[Data taken from a collection]
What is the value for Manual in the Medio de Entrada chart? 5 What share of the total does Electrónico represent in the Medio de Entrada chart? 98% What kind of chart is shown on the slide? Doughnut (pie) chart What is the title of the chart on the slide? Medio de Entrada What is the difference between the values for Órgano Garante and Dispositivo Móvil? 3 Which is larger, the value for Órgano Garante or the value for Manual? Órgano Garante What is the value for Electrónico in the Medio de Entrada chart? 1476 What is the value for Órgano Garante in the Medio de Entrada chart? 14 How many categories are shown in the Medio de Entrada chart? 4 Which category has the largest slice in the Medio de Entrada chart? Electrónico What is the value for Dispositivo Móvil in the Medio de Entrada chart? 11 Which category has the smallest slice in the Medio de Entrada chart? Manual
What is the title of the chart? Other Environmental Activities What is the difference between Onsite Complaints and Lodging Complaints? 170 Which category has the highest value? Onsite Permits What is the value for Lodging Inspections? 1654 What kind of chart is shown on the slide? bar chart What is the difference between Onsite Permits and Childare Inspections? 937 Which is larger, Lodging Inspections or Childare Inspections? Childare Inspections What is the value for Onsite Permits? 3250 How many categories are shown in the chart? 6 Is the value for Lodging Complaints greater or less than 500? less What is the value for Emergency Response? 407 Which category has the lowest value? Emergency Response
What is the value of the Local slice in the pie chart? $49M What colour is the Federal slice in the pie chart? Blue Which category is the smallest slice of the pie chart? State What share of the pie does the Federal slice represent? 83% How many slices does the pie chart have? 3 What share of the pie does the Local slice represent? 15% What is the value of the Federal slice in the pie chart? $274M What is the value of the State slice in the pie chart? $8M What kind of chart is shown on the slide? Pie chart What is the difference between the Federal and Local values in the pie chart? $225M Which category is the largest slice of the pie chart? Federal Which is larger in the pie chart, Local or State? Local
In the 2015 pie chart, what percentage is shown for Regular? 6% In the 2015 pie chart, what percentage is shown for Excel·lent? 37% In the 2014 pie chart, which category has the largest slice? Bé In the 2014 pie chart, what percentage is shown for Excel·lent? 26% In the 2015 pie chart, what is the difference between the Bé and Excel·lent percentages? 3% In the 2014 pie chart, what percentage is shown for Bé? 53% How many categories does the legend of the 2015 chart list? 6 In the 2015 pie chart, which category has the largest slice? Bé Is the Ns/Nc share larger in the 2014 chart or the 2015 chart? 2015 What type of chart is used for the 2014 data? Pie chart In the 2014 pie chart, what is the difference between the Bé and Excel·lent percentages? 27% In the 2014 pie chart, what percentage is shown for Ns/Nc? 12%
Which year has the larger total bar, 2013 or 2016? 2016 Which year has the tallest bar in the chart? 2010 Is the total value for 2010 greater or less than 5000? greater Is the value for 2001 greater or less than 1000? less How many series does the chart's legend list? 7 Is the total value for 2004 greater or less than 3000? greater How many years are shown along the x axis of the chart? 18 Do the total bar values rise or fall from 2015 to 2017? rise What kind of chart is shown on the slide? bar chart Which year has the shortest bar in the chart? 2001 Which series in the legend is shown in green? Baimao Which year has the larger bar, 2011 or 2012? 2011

* **ACTIVITY**: Copy out every one of the items above, line for line, with no changes.

* **RESPONSE TO THIS EXERCISE**:
What is the value for Manual in the Medio de Entrada chart? 5 What share of the total does Electrónico represent in the Medio de Entrada chart? 98% What kind of chart is shown on the slide? Doughnut (pie) chart What is the title of the chart on the slide? Medio de Entrada What is the difference between the values for Órgano Garante and Dispositivo Móvil? 3 Which is larger, the value for Órgano Garante or the value for Manual? Órgano Garante What is the value for Electrónico in the Medio de Entrada chart? 1476 What is the value for Órgano Garante in the Medio de Entrada chart? 14 How many categories are shown in the Medio de Entrada chart? 4 Which category has the largest slice in the Medio de Entrada chart? Electrónico What is the value for Dispositivo Móvil in the Medio de Entrada chart? 11 Which category has the smallest slice in the Medio de Entrada chart? Manual
What is the title of the chart? Other Environmental Activities What is the difference between Onsite Complaints and Lodging Complaints? 170 Which category has the highest value? Onsite Permits What is the value for Lodging Inspections? 1654 What kind of chart is shown on the slide? bar chart What is the difference between Onsite Permits and Childare Inspections? 937 Which is larger, Lodging Inspections or Childare Inspections? Childare Inspections What is the value for Onsite Permits? 3250 How many categories are shown in the chart? 6 Is the value for Lodging Complaints greater or less than 500? less What is the value for Emergency Response? 407 Which category has the lowest value? Emergency Response
What is the value of the Local slice in the pie chart? $49M What colour is the Federal slice in the pie chart? Blue Which category is the smallest slice of the pie chart? State What share of the pie does the Federal slice represent? 83% How many slices does the pie chart have? 3 What share of the pie does the Local slice represent? 15% What is the value of the Federal slice in the pie chart? $274M What is the value of the State slice in the pie chart? $8M What kind of chart is shown on the slide? Pie chart What is the difference between the Federal and Local values in the pie chart? $225M Which category is the largest slice of the pie chart? Federal Which is larger in the pie chart, Local or State? Local
In the 2015 pie chart, what percentage is shown for Regular? 6% In the 2015 pie chart, what percentage is shown for Excel·lent? 37% In the 2014 pie chart, which category has the largest slice? Bé In the 2014 pie chart, what percentage is shown for Excel·lent? 26% In the 2015 pie chart, what is the difference between the Bé and Excel·lent percentages? 3% In the 2014 pie chart, what percentage is shown for Bé? 53% How many categories does the legend of the 2015 chart list? 6 In the 2015 pie chart, which category has the largest slice? Bé Is the Ns/Nc share larger in the 2014 chart or the 2015 chart? 2015 What type of chart is used for the 2014 data? Pie chart In the 2014 pie chart, what is the difference between the Bé and Excel·lent percentages? 27% In the 2014 pie chart, what percentage is shown for Ns/Nc? 12%
Which year has the larger total bar, 2013 or 2016? 2016 Which year has the tallest bar in the chart? 2010 Is the total value for 2010 greater or less than 5000? greater Is the value for 2001 greater or less than 1000? less How many series does the chart's legend list? 7 Is the total value for 2004 greater or less than 3000? greater How many years are shown along the x axis of the chart? 18 Do the total bar values rise or fall from 2015 to 2017? rise What kind of chart is shown on the slide? bar chart Which year has the shortest bar in the chart? 2001 Which series in the legend is shown in green? Baimao Which year has the larger bar, 2011 or 2012? 2011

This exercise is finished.